PETALING JAYA: While media analysts said consumers will see their home entertainment costs rise with the proposed service tax on pay television (TV), consumers associations do not expect the additional costs to be a major burden to consumers.
The Government, under the Budget 2011 has proposed a service tax on paid TV broadcasting services.
This essentially means that Astro All Asia Networks (Astro) subscribers will likely pay 6% service tax on top of their monthly bills starting Jan 1, next year. For instance, a subscriber who pays RM100 per month or RM1,200 yearly for Astro services, will have to pay an additional RM6 per month or RM72 per year as service tax.
“The additional cost will be felt by the end-consumers. In this case, they don’t really have a choice because most people who subscribe to Astro won’t be able to do without it,” said a local bank-backed analyst.
It is understood that the service tax is only applicable for paid TV broadcasting services and does not extend to paid Internet protocol TV (IPTV) services such as Redtone International Bhd’s DeTV and Telekom Malaysia Bhd’s HyppTV.
Analysts said that placing service tax on IPTV players would curtail the Government’s move to increase broadband penetration in the country under its high-speed broadband project and national broadband initiatives.
“IPTV is still in its infancy stage here. In line with the Government’s broadband initiative, we see the emphasis on new media, which is a catalyst of growth,” said an analyst.
Meanwhile, Consumers Association of Penang president S.M. Mohd Idris said pay TV customers were individuals who could afford to pay for the subscription and by extension, the service tax imposed.
If subscribers felt the pinch, then they could choose to terminate the subscription.
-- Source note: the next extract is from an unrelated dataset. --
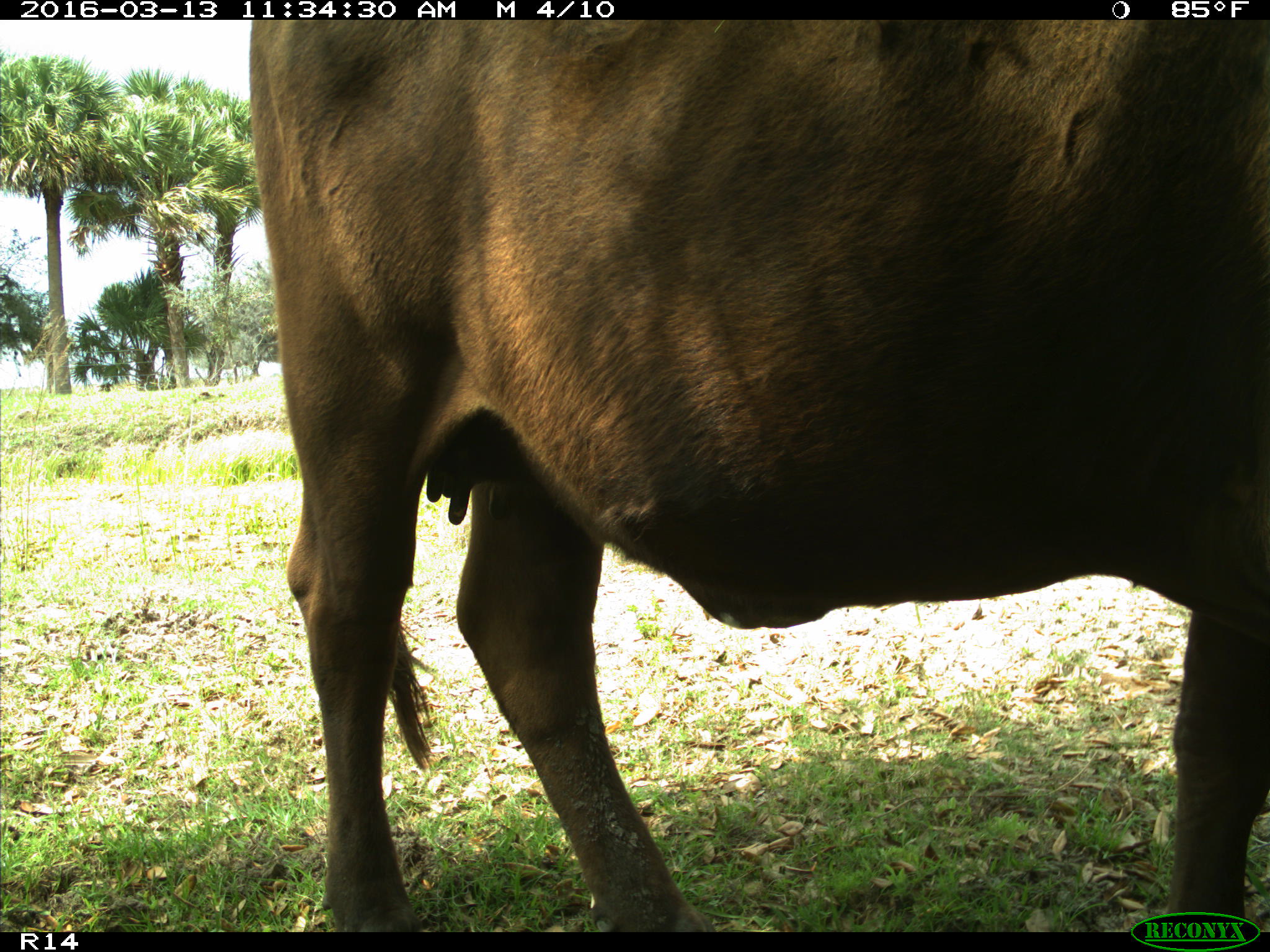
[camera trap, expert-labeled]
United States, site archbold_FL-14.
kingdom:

The only drawback would be for subscribers who were bound by a contract period with the service provider and would have to pay a penalty to terminate the service, Mohd Idris added.
“Paid TV (services) is not a basic item. It is a service and this move will help the Government increase its revenue. What is important is that the Government utilise this revenue stream responsibly,” said Federation of Malaysian Consumers Associations chief executive officer Datuk Paul Selvaraj.
When contacted by StarBiz, an Astro spokesman said the company was seeking clarification on further details for the implementation of the service tax. “We will make the necessary announcements to customers on the implementation once details have been finalised,” she said.
The proposed service tax on pay TV was part of the Government’s budget announcement to increase the overall service tax rate from 5% to 6% in line with its aim to grow its revenue base.
Based on Astro’s 2009 audited accounts, the service tax on paid TV broadcasting services could generate an additional RM148mil in government revenue, Yeo Eng Ping, the National Tax Leader of Ernst & Young Tax Consultants Sdn Bhd said in a StarBiz report yesterday.
A local bank-backed analyst said that the Government could have considered imposing a service tax on Astro consumers due to Astro’s substantial penetration rate.
According to the Economic Report, Astro has three million subscribers, which works out to a household penetration rate of 49.2% as at end June this year compared with 2.8 million subscribers and penetration rate of 44.9% a year ago.
The growth was attributed to Astro’s diverse content, marketing campaigns and increased subscription to sports packages due to the Thomas Cup, Uber Cup and the 2010 FIFA World Cup.
The industry’s performance is expected to remain resilient this year due to Astro’s high-definition television services as well as the Commonwealth and Asian Games this month and next month respectively.